[Spatial question data]
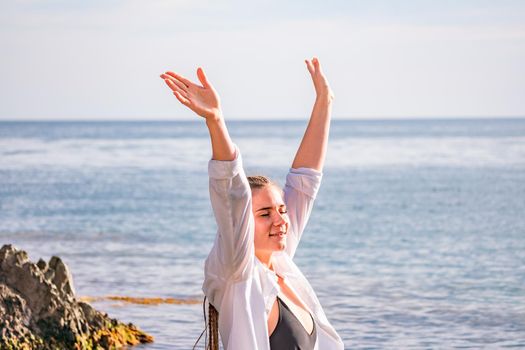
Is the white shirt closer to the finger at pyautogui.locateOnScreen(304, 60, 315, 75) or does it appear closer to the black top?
the black top

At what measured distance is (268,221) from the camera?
4.61 meters

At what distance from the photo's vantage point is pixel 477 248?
26.4m

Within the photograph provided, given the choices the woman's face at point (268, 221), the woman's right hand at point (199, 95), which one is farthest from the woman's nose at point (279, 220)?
the woman's right hand at point (199, 95)

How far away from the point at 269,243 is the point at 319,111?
88 centimetres

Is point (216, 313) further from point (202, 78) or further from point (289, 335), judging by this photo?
point (202, 78)

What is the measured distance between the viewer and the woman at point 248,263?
4309 millimetres

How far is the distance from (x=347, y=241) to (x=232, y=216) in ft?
78.3

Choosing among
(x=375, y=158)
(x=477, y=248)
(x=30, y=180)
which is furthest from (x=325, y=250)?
(x=375, y=158)

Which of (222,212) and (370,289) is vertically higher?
(222,212)

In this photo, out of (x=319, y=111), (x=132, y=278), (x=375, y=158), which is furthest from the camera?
(x=375, y=158)

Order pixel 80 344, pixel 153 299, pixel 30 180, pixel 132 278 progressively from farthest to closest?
pixel 30 180 < pixel 132 278 < pixel 153 299 < pixel 80 344

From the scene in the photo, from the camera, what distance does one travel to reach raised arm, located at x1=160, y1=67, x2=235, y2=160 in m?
4.26

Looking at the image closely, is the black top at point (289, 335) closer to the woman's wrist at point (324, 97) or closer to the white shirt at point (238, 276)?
the white shirt at point (238, 276)

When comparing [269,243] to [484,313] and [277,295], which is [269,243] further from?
[484,313]
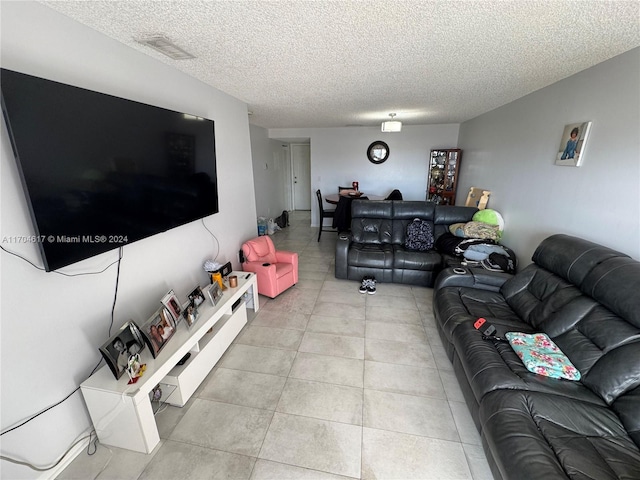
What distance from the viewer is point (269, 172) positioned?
628 cm

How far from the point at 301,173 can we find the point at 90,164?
669cm

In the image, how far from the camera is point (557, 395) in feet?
4.53

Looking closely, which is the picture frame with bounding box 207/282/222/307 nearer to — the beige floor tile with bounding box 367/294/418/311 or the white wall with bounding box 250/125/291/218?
the beige floor tile with bounding box 367/294/418/311

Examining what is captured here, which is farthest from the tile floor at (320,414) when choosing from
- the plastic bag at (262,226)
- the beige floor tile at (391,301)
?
the plastic bag at (262,226)

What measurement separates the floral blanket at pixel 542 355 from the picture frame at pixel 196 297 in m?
2.23

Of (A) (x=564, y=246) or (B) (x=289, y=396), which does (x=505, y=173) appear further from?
(B) (x=289, y=396)

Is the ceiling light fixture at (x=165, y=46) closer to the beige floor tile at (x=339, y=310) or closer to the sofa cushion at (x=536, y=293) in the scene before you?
the beige floor tile at (x=339, y=310)

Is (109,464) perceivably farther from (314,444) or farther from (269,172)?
(269,172)

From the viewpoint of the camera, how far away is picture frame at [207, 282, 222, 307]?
2.20 meters

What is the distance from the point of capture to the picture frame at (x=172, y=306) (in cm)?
185

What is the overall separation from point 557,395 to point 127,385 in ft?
7.34

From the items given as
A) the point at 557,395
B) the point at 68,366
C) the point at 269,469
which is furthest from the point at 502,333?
the point at 68,366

__Problem__
Reproduce all of the data above, swapping "measured distance" for "estimated distance" and leaving everything else unchanged. Omit the pictures from your answer.

__Output below__
Is the white shirt closer to the finger at pyautogui.locateOnScreen(304, 60, 315, 75) or does it appear closer to the black top?
the black top

At what estimated distance is (268,221) from the camera?
4.61 meters

At what distance from the photo's vantage point is pixel 477 248?
26.4m

Within the photograph provided, given the choices the woman's face at point (268, 221), the woman's right hand at point (199, 95), which one is farthest from the woman's nose at point (279, 220)?
the woman's right hand at point (199, 95)

How far away from the point at 269,243 is the point at 319,111?
88 centimetres

Is point (216, 313) further from point (202, 78) or further from point (289, 335), judging by this photo?
point (202, 78)

What is the estimated distance between the viewer and the woman at point 248,263?
4309 millimetres

How far is the distance from (x=347, y=241) to (x=232, y=216) in ft?
78.3

Choosing among
(x=375, y=158)
(x=477, y=248)
(x=30, y=180)
which is furthest from (x=325, y=250)?
(x=375, y=158)

Which of (222,212) and (370,289) is vertically higher?
(222,212)

In this photo, out of (x=319, y=111), (x=132, y=278), (x=375, y=158), which is furthest from the camera?
(x=375, y=158)

Order pixel 80 344, pixel 153 299, pixel 30 180, pixel 132 278 progressively from farthest to closest?
pixel 30 180 < pixel 132 278 < pixel 153 299 < pixel 80 344

From the scene in the photo, from the camera, what distance does one travel to reach raised arm, located at x1=160, y1=67, x2=235, y2=160 in m?
4.26

Looking at the image closely, is the black top at point (289, 335) closer to the woman's wrist at point (324, 97) or closer to the white shirt at point (238, 276)?
the white shirt at point (238, 276)

When comparing [269,243] to [484,313] and [277,295], which is [269,243] further from?
[484,313]
What distance from the viewer is point (269, 172) positioned?
628 cm

How far from the point at 301,173 can we find the point at 90,164?
669cm

In the image, how far from the camera is point (557, 395) in feet?
4.53

Looking closely, which is the picture frame with bounding box 207/282/222/307 nearer to — the beige floor tile with bounding box 367/294/418/311 or the white wall with bounding box 250/125/291/218?
the beige floor tile with bounding box 367/294/418/311

Examining what is captured here, which is farthest from the tile floor at (320,414) when choosing from
- the plastic bag at (262,226)
- the beige floor tile at (391,301)
?
the plastic bag at (262,226)

What measurement separates the floral blanket at pixel 542 355 from the picture frame at pixel 196 297 in m?
2.23

Of (A) (x=564, y=246) or (B) (x=289, y=396), which does (x=505, y=173) appear further from?
(B) (x=289, y=396)

Is the ceiling light fixture at (x=165, y=46) closer to the beige floor tile at (x=339, y=310) or closer to the sofa cushion at (x=536, y=293) in the scene before you?
the beige floor tile at (x=339, y=310)

Is (109,464) perceivably farther from (314,444) or farther from (269,172)?
(269,172)

From the viewpoint of the camera, how far away is picture frame at [207, 282, 222, 307]?
2.20 meters

What is the distance from the point of capture to the picture frame at (x=172, y=306) (in cm)?
185

What is the overall separation from point 557,395 to point 127,385 in ft?
7.34

From the items given as
A) the point at 557,395
B) the point at 68,366
C) the point at 269,469
which is furthest from the point at 502,333?
the point at 68,366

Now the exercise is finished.